§ Selected extract:
Start of Block
Defendant Thornhill contends that Barlow's testimony that he was not aware of physical pain after the first collision amounts to a judicial admission of no injury and is conclusive upon him and fatal to Barlow's cause of action, citing Elliott v. Metropolitan St. Ry. Co., 157 Mo.App. 517, 138 S.W. 663, 664 (1911), and Davis v. Metropolitan St. Ry. Co., 177 S.W. 1097, 1098 (Mo.App.1915). The cited cases do not so hold. In Elliott and Davis the court held that the testimony of a third party as to his observation of injury to the plaintiff was admissible as statements of factthe observation of a witness and not an inadmissible conclusion.

In the absence of observable injury, lacerations, etc., a person who feels pain, of course, knows because of that sensation that he is injured, but it is not correct to say that just because a person does not immediately feel pain he is, as a matter of law, not injured. That proposition appears to have been accepted in Brantley and is supported by the medical evidence in this case.

In the instant case, had there been no second collision and had Mr. Barlow begun having pain in his neck and back the next morning, a not uncommon event, and medical testimony connected the pain and injury *419 to his neck with the collision, it could hardly be said that plaintiff would have failed to make a submissible case because he did not feel pain at the scene of the collision. But here there was a second collision and it was more severe than the first. By comparing the two collisions, one might have a tendency to say that since the second was more severe the injuries were caused by it rather than the first. However, the doctors testified that both collisions caused the injuries and they could not separate the collisions with respect to the total injuries sustained.

Here the jury was instructed with respect to each defendant and in order to return a verdict as to each defendant had to find that the negligence of the individual defendant caused the collision he was involved in, and combined with the acts of the other defendant caused injury to Mr. Barlow. Additionally, each defendant offered and the court gave an instruction authorizing a verdict for that defendant unless the jury found that the plaintiff sustained injury as a direct result of the individual negligence of the particular defendant.

The court holds that plaintiff Billy Barlow made a submissible case against defendants Thornhill and Pierce as to negligence and injury. It was for the jury to say by their verdict whether plaintiff Billy Barlow was or was not injured as a result of the separate negligent acts of each respondent.

Respondent Thornhill argues that because fifteen minutes transpired between the first and second collision the time period takes this case out of the rule enunciated in Brantley and Glick.

In Brantley, the rule set forth at 310 is ". . . if the two accidents were widely separated as to time and distance, and it was possible to identify with some definiteness the injuries suffered in each, the burden of proving in which accident an injury was sustained would be on the plaintiff. Sparks v. Ballenger, Mo., 373 S.W.2d 955."

In Daniels v. Dillinger, 445 S.W.2d 410, 413 (Mo.App.1969), the court said that when two or more independently acting persons are consecutively negligent in a closely related period of time and cause an injury which the fact trier determines cannot be reasonably apportioned among them, the tortfeasors are jointly and severally liable for all the damages directly and proximately resulting from such negligence. The Daniels case involved the question of whether or not the plaintiff was in the car defendant Dillinger struck at the time of that collision. The evidence was conflicting on the point and the court of appeals held that the issue was for the jury to determine and the jury found for defendant Dillinger.
End of Block
Transcribe the part of the court opinion on the two collisions that begins with the words "The court holds" and stops after "Brantley and Glick.".

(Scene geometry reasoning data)
Start of Block
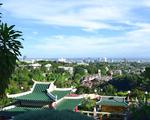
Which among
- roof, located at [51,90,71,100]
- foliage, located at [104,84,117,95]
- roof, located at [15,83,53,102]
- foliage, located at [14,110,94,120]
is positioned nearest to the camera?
foliage, located at [14,110,94,120]

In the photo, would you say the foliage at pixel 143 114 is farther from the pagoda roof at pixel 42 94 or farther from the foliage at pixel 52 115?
the foliage at pixel 52 115

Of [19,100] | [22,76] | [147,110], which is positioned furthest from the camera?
[22,76]

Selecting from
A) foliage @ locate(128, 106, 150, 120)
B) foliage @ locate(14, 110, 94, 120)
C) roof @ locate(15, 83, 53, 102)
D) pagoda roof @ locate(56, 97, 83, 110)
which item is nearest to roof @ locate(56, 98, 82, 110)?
pagoda roof @ locate(56, 97, 83, 110)

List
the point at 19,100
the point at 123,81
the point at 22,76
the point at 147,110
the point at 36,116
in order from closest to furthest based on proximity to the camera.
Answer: the point at 36,116
the point at 147,110
the point at 19,100
the point at 22,76
the point at 123,81

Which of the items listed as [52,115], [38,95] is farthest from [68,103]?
[52,115]

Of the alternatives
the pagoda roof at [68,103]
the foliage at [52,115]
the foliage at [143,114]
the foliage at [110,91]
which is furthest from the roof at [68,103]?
the foliage at [110,91]

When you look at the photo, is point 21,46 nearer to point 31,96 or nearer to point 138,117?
point 31,96

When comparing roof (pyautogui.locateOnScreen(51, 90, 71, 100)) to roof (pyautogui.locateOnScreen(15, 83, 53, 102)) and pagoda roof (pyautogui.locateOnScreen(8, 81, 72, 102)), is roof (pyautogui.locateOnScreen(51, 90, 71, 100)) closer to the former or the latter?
pagoda roof (pyautogui.locateOnScreen(8, 81, 72, 102))

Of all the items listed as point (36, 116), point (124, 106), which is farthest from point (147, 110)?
point (124, 106)
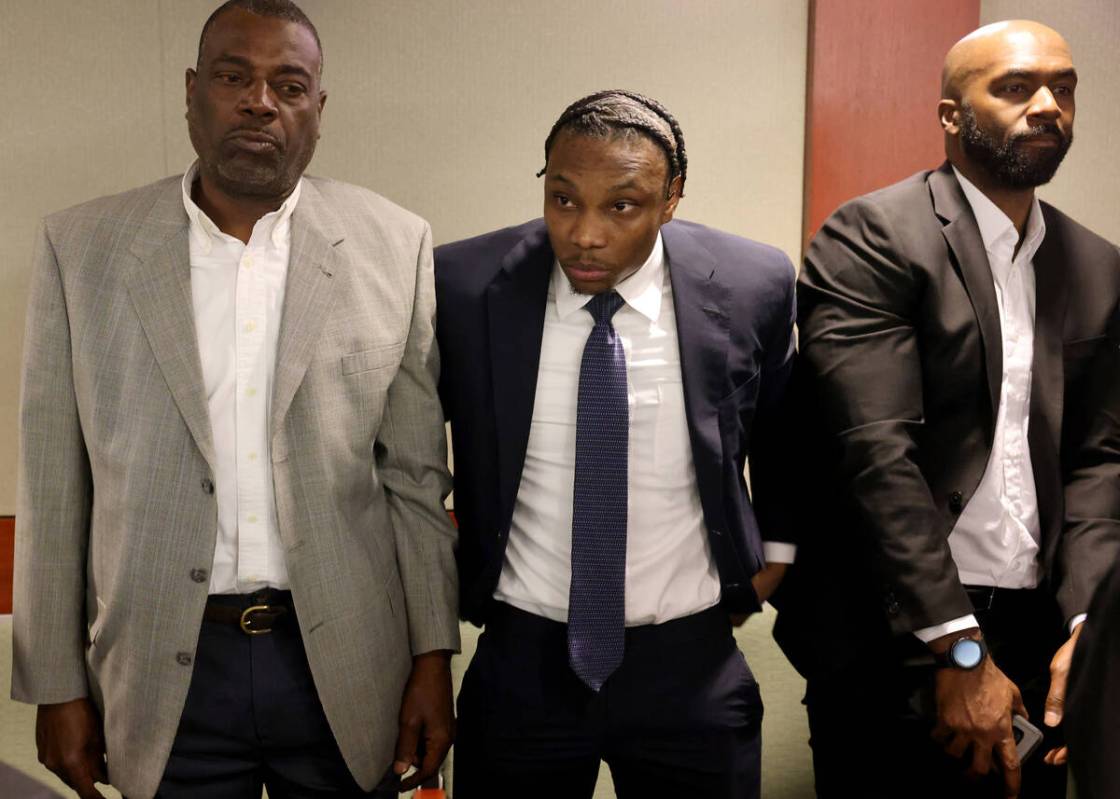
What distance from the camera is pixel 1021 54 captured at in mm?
2066

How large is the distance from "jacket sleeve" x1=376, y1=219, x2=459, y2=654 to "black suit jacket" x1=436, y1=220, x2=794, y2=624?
0.05 metres

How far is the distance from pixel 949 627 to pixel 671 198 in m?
0.83

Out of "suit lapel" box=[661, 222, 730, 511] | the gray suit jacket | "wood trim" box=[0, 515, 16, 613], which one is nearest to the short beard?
"suit lapel" box=[661, 222, 730, 511]

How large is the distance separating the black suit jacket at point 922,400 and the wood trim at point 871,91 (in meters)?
0.70

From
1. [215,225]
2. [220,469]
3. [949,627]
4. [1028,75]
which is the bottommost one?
[949,627]

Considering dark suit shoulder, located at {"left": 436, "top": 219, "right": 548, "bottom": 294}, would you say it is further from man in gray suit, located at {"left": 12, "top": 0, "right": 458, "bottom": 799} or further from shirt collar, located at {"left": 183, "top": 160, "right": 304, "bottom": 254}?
shirt collar, located at {"left": 183, "top": 160, "right": 304, "bottom": 254}

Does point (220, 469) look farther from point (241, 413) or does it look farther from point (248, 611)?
point (248, 611)

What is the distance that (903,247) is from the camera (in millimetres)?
2043

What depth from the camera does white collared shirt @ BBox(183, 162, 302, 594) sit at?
1828mm

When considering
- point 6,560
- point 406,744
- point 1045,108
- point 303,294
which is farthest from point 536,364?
point 6,560

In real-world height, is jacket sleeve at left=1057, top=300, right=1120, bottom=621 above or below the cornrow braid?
below

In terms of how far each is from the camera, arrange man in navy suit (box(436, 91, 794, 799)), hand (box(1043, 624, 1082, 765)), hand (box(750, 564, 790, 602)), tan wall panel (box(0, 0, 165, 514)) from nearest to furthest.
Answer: man in navy suit (box(436, 91, 794, 799))
hand (box(1043, 624, 1082, 765))
hand (box(750, 564, 790, 602))
tan wall panel (box(0, 0, 165, 514))

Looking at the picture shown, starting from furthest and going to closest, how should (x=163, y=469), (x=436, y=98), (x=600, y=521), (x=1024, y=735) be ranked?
(x=436, y=98), (x=1024, y=735), (x=600, y=521), (x=163, y=469)

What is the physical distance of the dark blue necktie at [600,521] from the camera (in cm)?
188
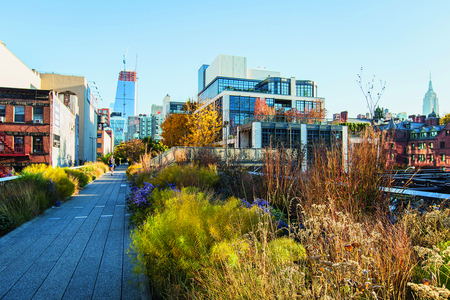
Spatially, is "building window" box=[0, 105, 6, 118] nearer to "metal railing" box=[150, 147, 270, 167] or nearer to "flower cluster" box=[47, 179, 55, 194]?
"metal railing" box=[150, 147, 270, 167]

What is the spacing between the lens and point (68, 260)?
3912 millimetres

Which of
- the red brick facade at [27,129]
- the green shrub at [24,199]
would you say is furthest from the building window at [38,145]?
the green shrub at [24,199]

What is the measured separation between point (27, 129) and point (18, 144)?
1445mm

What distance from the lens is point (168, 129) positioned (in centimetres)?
3494

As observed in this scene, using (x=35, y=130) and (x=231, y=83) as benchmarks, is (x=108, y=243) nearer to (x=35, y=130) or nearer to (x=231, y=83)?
(x=35, y=130)

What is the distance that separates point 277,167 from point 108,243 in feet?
12.2

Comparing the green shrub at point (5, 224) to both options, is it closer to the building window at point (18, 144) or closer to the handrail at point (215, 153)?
the handrail at point (215, 153)

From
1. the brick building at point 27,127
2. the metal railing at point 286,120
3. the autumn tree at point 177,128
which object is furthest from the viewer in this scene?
the autumn tree at point 177,128

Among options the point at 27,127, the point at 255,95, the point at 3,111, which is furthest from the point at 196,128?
the point at 255,95

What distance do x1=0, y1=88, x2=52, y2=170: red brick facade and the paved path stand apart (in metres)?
18.7

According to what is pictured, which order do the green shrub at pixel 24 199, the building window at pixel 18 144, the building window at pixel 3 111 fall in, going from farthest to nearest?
the building window at pixel 3 111
the building window at pixel 18 144
the green shrub at pixel 24 199

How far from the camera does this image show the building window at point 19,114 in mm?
22141

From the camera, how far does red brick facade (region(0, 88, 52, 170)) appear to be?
2147 cm

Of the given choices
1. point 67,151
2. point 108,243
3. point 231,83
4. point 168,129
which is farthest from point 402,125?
point 108,243
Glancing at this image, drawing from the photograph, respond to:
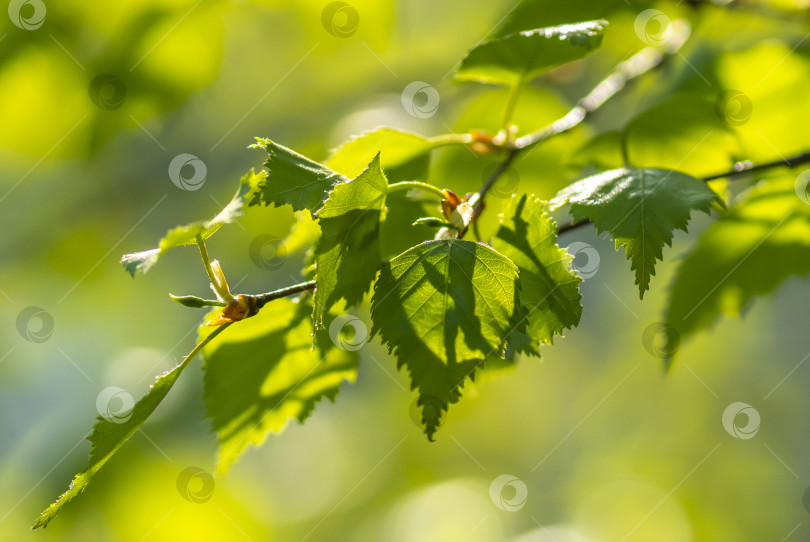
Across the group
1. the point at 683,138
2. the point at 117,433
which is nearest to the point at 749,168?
the point at 683,138

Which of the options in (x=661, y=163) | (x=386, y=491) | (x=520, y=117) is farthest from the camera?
(x=386, y=491)

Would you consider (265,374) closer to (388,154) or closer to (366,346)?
(388,154)

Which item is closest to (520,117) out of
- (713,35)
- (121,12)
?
(713,35)

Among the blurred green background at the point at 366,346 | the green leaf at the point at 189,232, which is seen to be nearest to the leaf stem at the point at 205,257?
the green leaf at the point at 189,232

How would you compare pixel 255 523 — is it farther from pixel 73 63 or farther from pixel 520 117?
pixel 520 117

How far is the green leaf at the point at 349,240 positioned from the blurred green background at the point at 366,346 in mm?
473

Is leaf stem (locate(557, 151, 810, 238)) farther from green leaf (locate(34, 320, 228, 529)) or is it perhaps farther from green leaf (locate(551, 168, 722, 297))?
green leaf (locate(34, 320, 228, 529))

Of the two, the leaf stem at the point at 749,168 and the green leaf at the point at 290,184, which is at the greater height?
the leaf stem at the point at 749,168

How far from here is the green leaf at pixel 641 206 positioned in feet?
1.70

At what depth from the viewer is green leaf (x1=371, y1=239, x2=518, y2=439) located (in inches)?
18.3

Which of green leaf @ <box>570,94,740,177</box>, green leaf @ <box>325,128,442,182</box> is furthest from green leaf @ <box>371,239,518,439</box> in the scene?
green leaf @ <box>570,94,740,177</box>

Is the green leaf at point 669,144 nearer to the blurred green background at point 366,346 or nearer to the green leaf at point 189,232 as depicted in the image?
the blurred green background at point 366,346

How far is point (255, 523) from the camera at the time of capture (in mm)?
2098

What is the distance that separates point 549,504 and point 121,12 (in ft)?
7.14
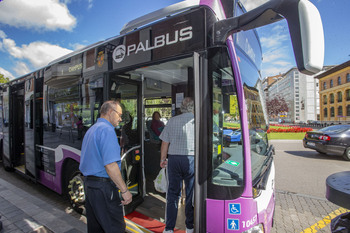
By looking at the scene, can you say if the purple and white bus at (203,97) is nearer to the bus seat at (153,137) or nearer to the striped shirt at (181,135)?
the striped shirt at (181,135)

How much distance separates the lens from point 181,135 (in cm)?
282

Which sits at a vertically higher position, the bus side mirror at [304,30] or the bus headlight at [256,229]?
the bus side mirror at [304,30]

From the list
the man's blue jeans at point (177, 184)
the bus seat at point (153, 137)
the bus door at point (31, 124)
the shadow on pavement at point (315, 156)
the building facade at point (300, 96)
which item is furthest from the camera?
the building facade at point (300, 96)

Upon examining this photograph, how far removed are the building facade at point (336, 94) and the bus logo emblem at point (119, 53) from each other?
57.0m

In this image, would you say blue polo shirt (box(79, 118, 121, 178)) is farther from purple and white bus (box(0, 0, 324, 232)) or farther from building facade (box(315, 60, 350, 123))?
building facade (box(315, 60, 350, 123))

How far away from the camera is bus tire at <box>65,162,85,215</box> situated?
370 cm

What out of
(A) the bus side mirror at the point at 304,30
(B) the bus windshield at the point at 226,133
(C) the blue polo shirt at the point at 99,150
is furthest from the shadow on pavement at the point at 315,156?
(C) the blue polo shirt at the point at 99,150

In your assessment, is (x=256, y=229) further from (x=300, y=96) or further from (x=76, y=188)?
(x=300, y=96)

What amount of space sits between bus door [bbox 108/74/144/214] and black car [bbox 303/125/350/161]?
935cm

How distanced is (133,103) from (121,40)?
1.12 m

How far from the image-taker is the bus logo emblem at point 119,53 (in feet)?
9.83

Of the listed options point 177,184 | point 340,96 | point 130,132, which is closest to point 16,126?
point 130,132

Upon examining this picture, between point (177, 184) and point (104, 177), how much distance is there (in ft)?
3.55

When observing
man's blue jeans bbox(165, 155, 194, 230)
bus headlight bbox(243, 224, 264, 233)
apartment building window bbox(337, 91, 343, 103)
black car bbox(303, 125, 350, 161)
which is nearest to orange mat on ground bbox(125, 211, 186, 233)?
man's blue jeans bbox(165, 155, 194, 230)
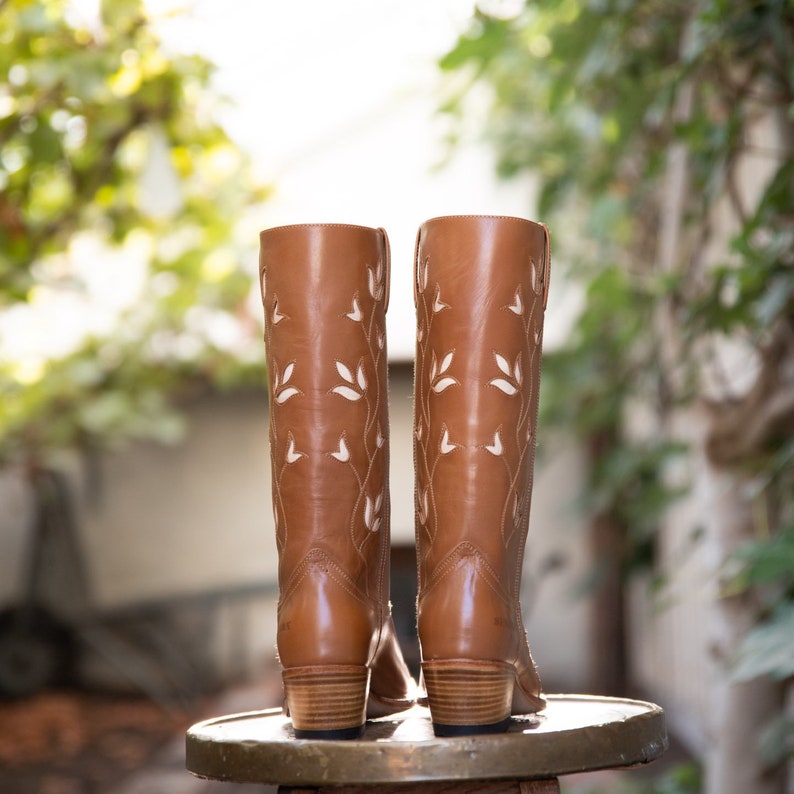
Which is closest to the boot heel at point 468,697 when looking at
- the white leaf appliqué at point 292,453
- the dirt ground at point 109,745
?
the white leaf appliqué at point 292,453

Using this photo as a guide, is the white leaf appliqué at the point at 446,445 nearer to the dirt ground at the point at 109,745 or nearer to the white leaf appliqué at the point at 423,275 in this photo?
the white leaf appliqué at the point at 423,275

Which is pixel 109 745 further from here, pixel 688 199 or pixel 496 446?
pixel 496 446

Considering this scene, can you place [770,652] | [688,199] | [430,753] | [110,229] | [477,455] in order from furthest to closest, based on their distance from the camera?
[110,229] → [688,199] → [770,652] → [477,455] → [430,753]

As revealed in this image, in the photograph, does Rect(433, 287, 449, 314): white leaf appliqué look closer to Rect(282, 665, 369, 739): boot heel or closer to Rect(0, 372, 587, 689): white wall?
Rect(282, 665, 369, 739): boot heel

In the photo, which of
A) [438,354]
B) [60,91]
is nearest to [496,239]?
[438,354]

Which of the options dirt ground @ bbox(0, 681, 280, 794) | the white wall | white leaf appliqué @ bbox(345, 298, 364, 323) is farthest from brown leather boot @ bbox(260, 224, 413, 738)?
the white wall

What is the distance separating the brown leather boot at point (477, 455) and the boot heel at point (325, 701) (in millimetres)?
67

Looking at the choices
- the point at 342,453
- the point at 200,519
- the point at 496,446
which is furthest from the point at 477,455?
the point at 200,519

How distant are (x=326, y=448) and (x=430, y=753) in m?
0.29

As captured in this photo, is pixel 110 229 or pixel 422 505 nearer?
pixel 422 505

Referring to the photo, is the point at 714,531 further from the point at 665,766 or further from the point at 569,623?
the point at 569,623

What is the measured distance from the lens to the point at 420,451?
3.27 ft

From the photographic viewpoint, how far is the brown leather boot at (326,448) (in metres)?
0.92

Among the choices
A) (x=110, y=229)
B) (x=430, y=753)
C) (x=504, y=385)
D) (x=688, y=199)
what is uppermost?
(x=110, y=229)
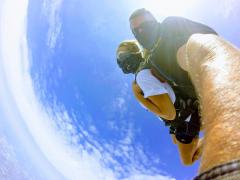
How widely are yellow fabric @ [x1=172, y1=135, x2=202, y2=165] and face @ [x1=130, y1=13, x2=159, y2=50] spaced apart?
5.95 ft

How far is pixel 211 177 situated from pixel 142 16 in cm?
389

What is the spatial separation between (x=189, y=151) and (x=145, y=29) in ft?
7.25

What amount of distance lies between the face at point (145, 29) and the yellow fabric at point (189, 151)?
1.82m

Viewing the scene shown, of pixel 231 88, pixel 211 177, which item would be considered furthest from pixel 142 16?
pixel 211 177

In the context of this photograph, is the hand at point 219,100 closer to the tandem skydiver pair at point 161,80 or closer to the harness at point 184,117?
the tandem skydiver pair at point 161,80

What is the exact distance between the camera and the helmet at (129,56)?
4.82 meters

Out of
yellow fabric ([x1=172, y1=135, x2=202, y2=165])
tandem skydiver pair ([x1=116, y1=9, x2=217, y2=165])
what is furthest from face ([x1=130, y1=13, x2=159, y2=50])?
yellow fabric ([x1=172, y1=135, x2=202, y2=165])

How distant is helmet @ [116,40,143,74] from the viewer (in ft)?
15.8

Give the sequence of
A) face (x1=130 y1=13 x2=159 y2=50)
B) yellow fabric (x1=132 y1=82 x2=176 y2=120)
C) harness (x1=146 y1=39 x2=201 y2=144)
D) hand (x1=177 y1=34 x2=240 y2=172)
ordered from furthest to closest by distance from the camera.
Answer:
End of Block
§ Exercise response:
The court holds that plaintiff Billy Barlow made a submissible case against defendants Thornhill and Pierce as to negligence and injury. It was for the jury to say by their verdict whether plaintiff Billy Barlow was or was not injured as a result of the separate negligent acts of each respondent.

Respondent Thornhill argues that because fifteen minutes transpired between the first and second collision the time period takes this case out of the rule enunciated in Brantley and Glick.